I was feeling a bit stuck on what to talk about today and decided I'd look for an inspiring video to share here instead. I headed to TED which shares videos of the talks they host by incredible, talented, very smart people, and found this video by master marketing guru, Seth Godin.
It's called sliced bread and other marketing delights. It's 17min long if you have a chance to sit down this weekend and take a peek, I really suggest watching it. There's lots of great ideas and interesting insights involved with how to market your business successfully.
Below the video, I've posted some notes on his talk, in case you can't watch it yourself, along with my thoughts on how his advice can be applied to better our own little micro-businesses.
*feed readers, pop over to the blog here to see the video! :)
Notes on Seth's talk:
For the first 15 years that sliced bread was available, no one wanted it. Then Wonder came along and figured out how to market it, and how to spread the idea of it.
"The way that you're going to get what you want... is [to] figure out a way to get your ideas to spread. [...] We're living in a century of idea diffusion- people who can spread ideas, regardless of what those ideas are, win."
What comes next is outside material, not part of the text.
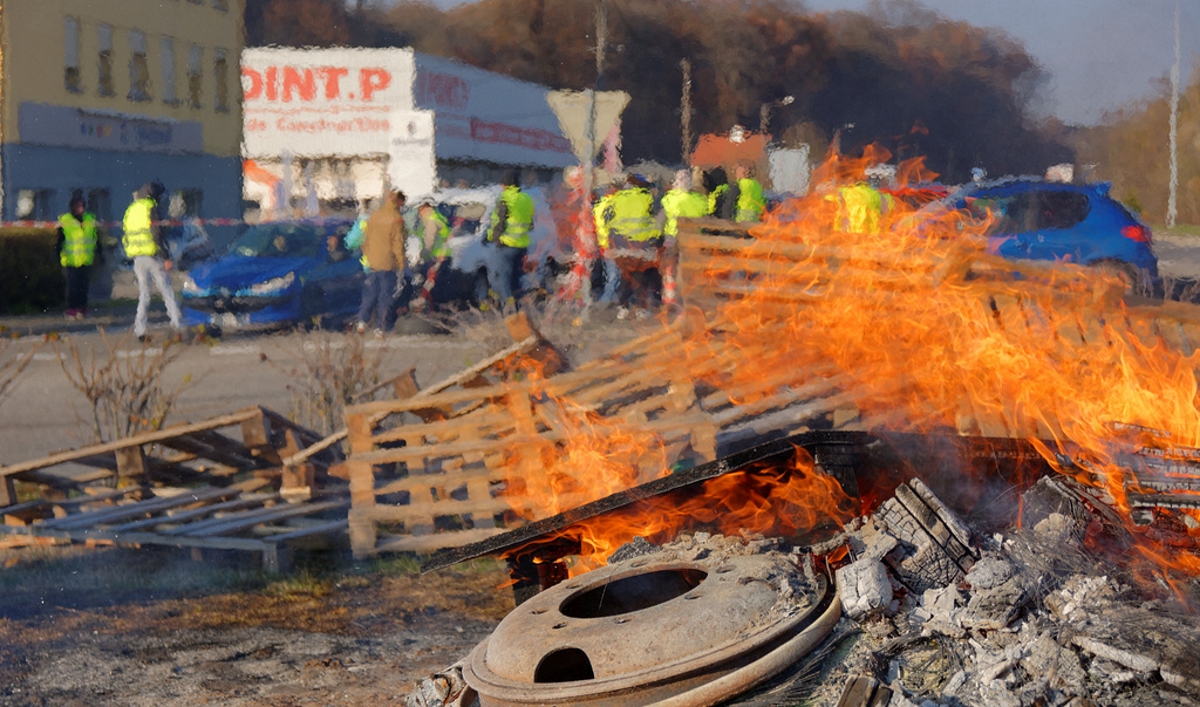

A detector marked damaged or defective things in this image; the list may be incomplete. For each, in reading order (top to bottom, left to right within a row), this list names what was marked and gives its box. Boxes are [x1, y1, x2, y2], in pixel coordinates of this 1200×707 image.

charred wheel rim [464, 552, 840, 707]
Consumers have too many choices and too little time. People tend to ignore things that they've seen before. Take cows for instance- we don't really notice cows on the side of the road because we've seen them so many times before, they're just part of the background. But if we saw a purple cow, we'd notice it. Until all cows started turning purple, then we'd start ignoring them again.
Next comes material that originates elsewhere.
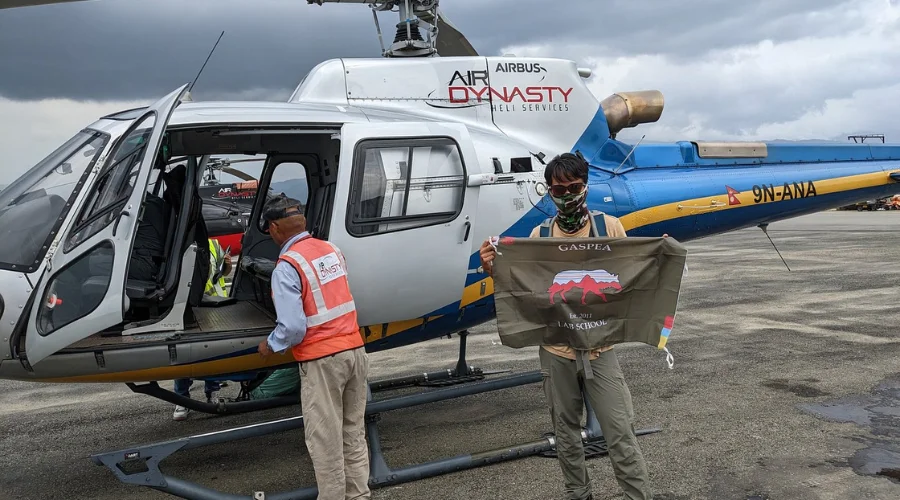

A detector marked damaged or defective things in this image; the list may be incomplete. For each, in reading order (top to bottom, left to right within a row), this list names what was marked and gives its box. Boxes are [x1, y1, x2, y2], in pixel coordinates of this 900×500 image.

cracked asphalt [1, 209, 900, 498]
The thing that decides what gets purchased is "Is it remarkable?" Remarkable in the most literal sense, as in, "Is it worth making a remark about?"
The only thing that the top selling cars, dvds, store brands (Tiffany and Wal-mart) have in common is that they have nothing in common.
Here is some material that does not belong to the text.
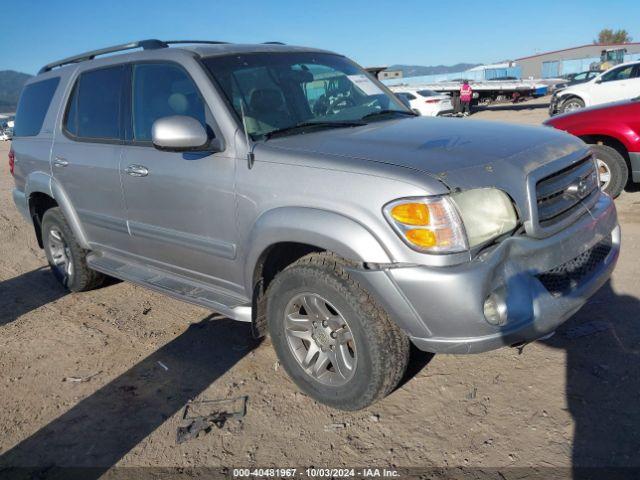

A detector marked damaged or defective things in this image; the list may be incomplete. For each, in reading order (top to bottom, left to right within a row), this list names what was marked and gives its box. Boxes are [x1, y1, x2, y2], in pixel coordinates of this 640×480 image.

cracked headlight [384, 188, 516, 255]
damaged front bumper [350, 193, 620, 354]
"No matter what we do for a living, we're in the fashion business. We have to figure out how to think that way."
Mass marketing ignores the fringe sector and goes for the center of people, the majority of consumers, and those are the same consumers who are overwhelmed with options and used to tuning everything out. Market towards the people on the "edges" because they care, they're the ones who are obsessed, they listen to what you have to say, they tell their friends.
"To make a product, to market an idea [...] you have to find a group that really cares about what you have to say and talk to them. Make it easy for them to tell their friends."
"Figure out who does care, who is going to raise their hand and say 'I want to hear what you're doing next' and sell something to them."
I think in this micro-business sector of things, we're actually in a really good position to market ourselves effectively using these notions. We're already on the edges/fringes of the mainstream and have a built in audience of customers to talk to who affiliate with that community. It's important to go after those who already understand, who are already familiar with the indie business/craft/handmade movement, and even further, who are already fans of what you offer. That's the niche you serve. Talk to them, market to them. When you're selling to the right people, they'll tell their friends, they'll spread your idea for you.
And as this handmade community grows and grows and becomes more "mainstream", you'll have to work on defining yourself and standing out in the ever growing crowd even more. What is your "purple cow?" What are you doing differently with your business? What do you do/make/offer that no one else does that will make people stop and take notice?
Really think about what makes your business idea remarkable. What makes it worth writing about on blogs and getting mentioned by press/media? What makes people want to talk about it and tell their friends about it? If your idea is remarkable, people will want to buy a piece of it, a piece of you and what you have to offer.
Figure out who cares, and sell to them!